● STUDY TEXT:
------------------------

Court of Civil Appeals of Alabama
Jul 26, 2024
No. CL-2024-0295 (Ala. Civ. App. Jul. 26, 2024)

Opinion

CL-2024-0295 CL-2024-0296

07-26-2024

Ex parte Gage Bruce Roberts v. Taylor Rose Roberts In re: Gage Bruce Roberts


Mobile Circuit Court: DR-22-901220.01 and DR-22-901220.02)

PETITIONS FOR WRIT OF MANDAMUS

EDWARDS, JUDGE

Gage Bruce Roberts ("the father") and Taylor Rose Roberts ("the mother") were divorced by a judgment entered by the Mobile Circuit Court ("the trial court") on March 23, 2023 ("the divorce judgment"). The divorce judgment incorporated a December 2022 agreement entered between the parties ("the December 2022 agreement"). Pursuant to the December 2022 agreement, the parties were awarded joint legal custody of their children, and the father was awarded sole physical custody. Moreover, the December 2022 agreement stated that the father "shall relocate to his home state of Wisconsin with the minor children upon the issuance of a final judgment of divorce." The December 2022 agreement also provided that the mother would not be required to pay child support because of the travel costs expected to be associated with visitation once the father relocated to Wisconsin.

------------------------

● RAW DATA:
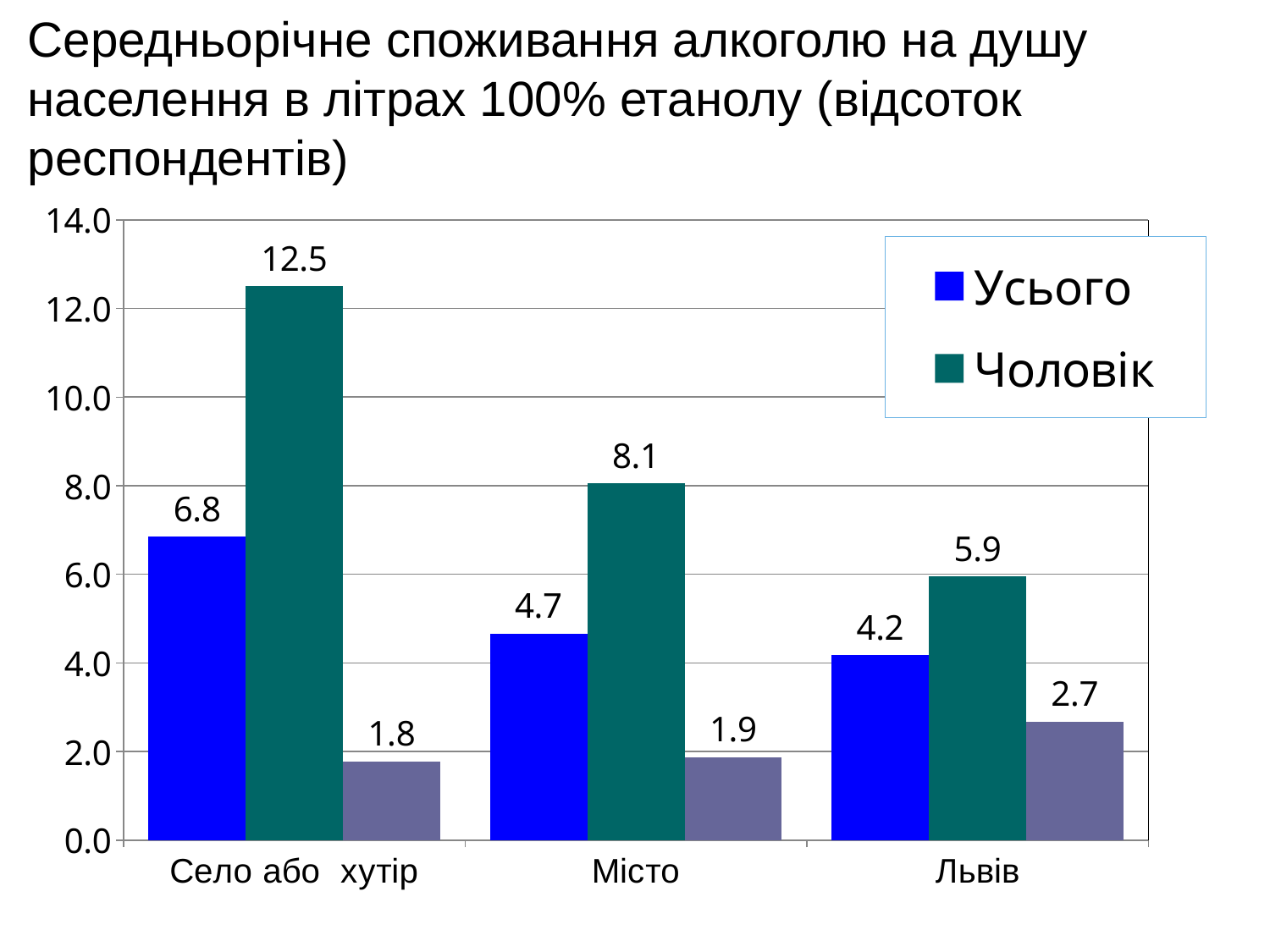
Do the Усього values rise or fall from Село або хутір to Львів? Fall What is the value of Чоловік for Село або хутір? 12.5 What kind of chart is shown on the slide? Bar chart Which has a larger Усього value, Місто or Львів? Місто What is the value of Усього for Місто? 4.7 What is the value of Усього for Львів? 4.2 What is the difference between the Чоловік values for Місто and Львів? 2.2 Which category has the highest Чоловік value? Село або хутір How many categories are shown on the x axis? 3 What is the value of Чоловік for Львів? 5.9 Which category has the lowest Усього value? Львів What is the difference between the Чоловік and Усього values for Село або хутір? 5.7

------------------------

● WORK ITEM:
Answer these questions about the court opinion:
1. What is the last name of the judge who wrote the opinion?
2. On what date did the trial court enter the divorce judgment?
3. Under the December 2022 agreement, to which state was the father to relocate with the children?

● EXPECTED ANSWER:
1. Edwards
2. March 23, 2023
3. Wisconsin